### Instructions to follow
Please copy exactly the line containing "order: Artiodactyla" and every line after it, through the last line of the records below, leaving out all pictures.

Saved data entries
• • • • • • •
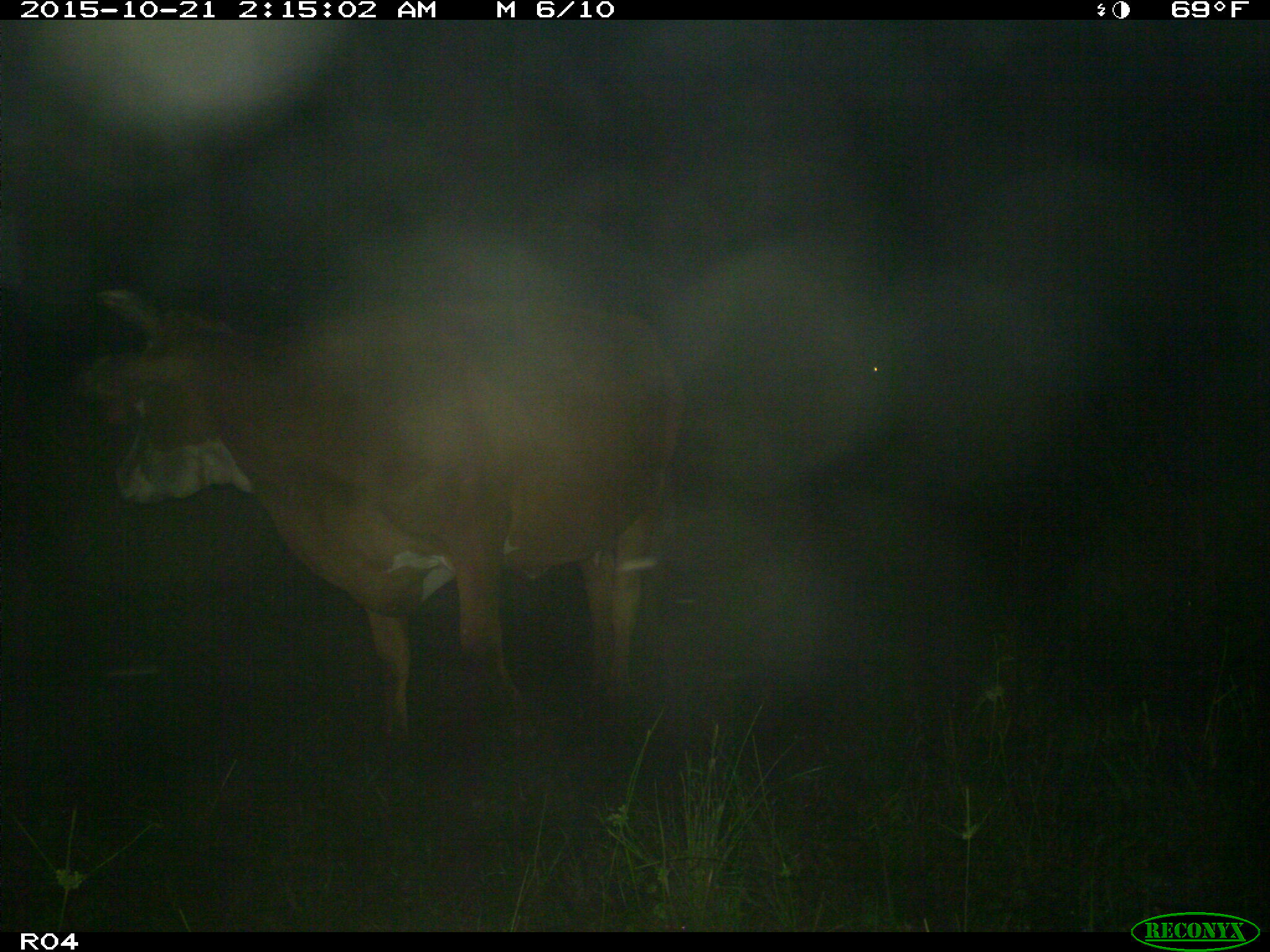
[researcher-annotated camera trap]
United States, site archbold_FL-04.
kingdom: Animalia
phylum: Chordata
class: Mammalia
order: Artiodactyla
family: Bovidae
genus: Bos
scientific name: Bos taurus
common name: domestic cow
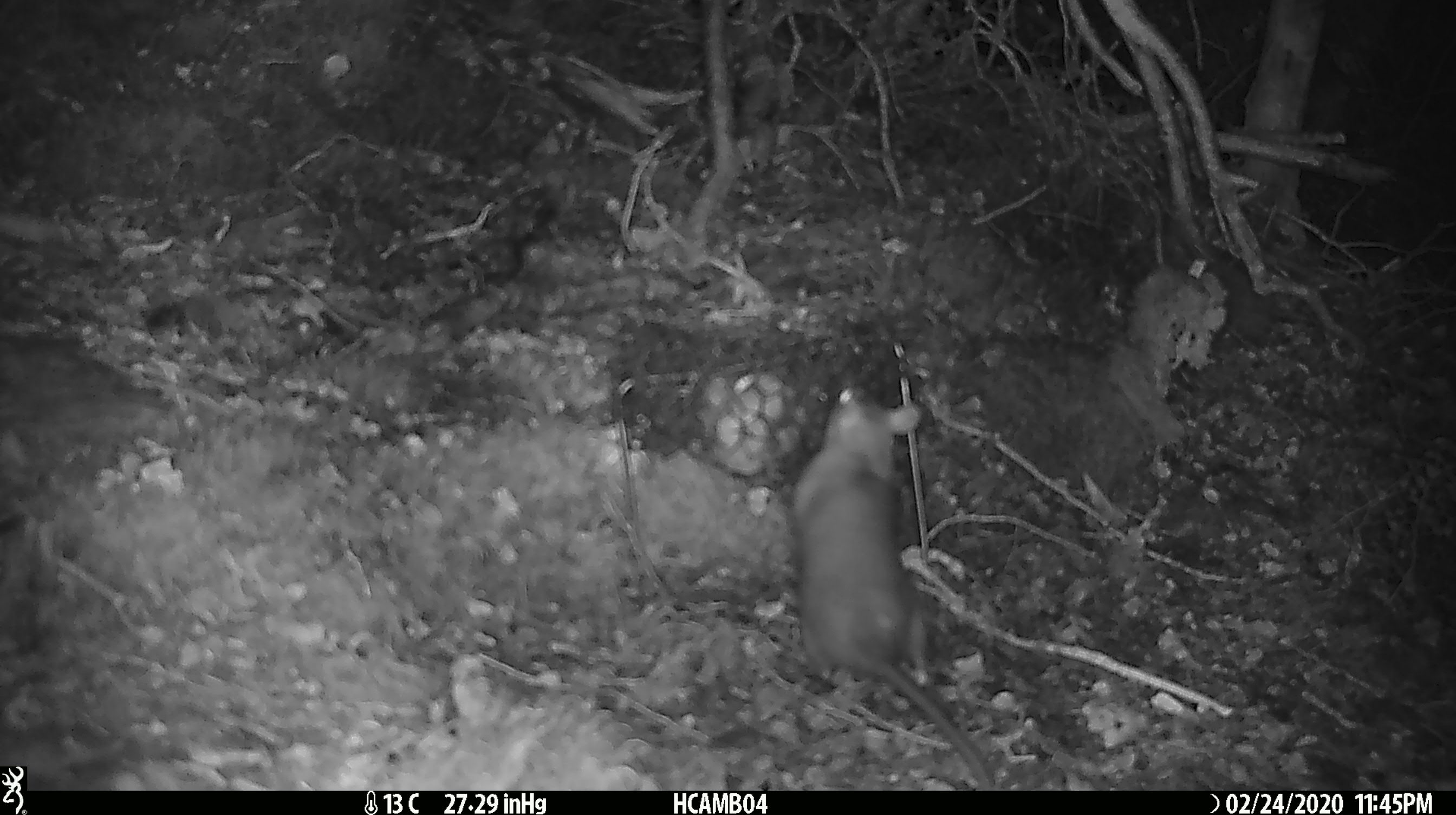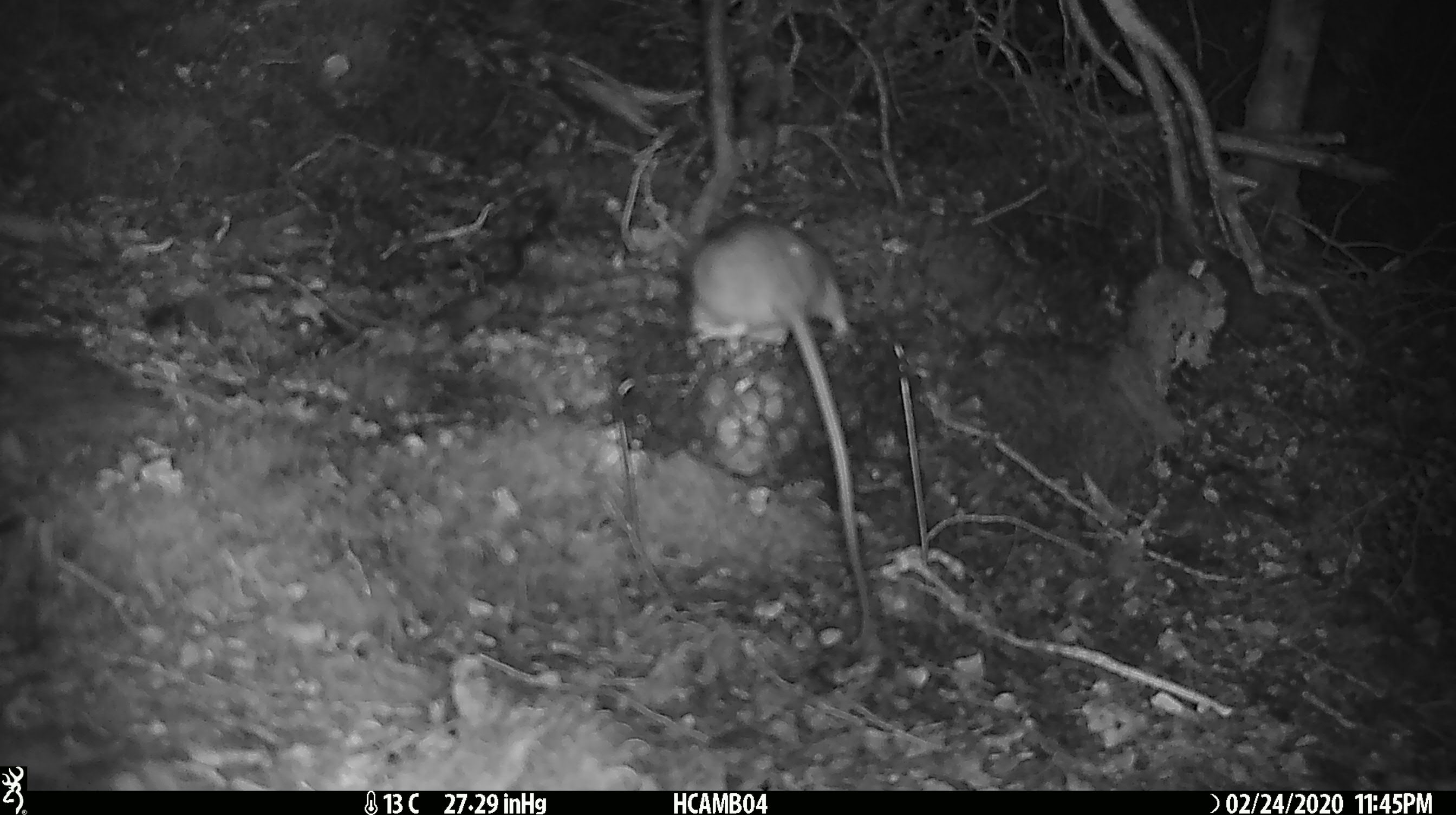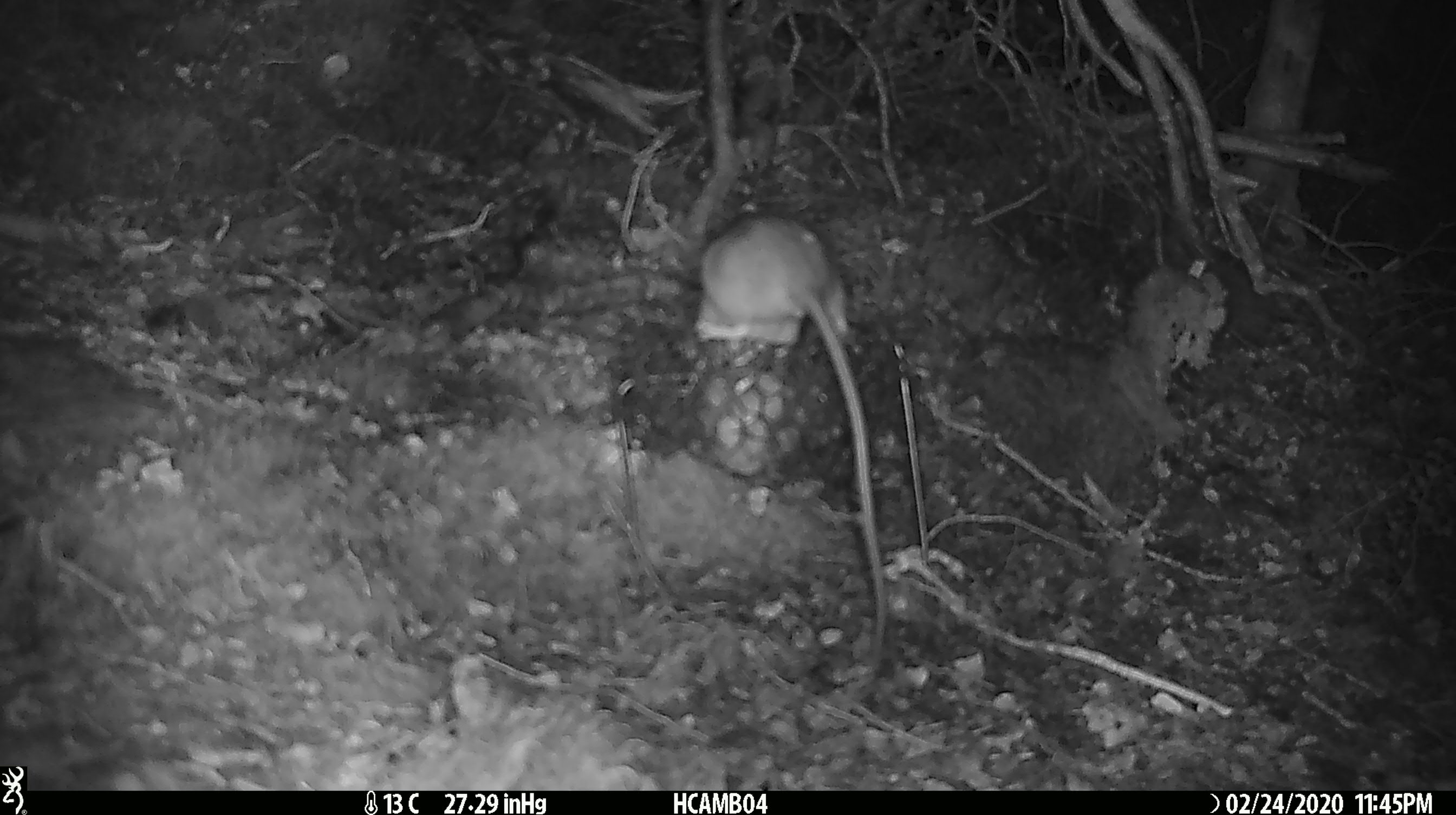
• • • • • • •
### Result
order: Artiodactyla
family: Bovidae
genus: Bos
scientific name: Bos taurus
common name: domestic cow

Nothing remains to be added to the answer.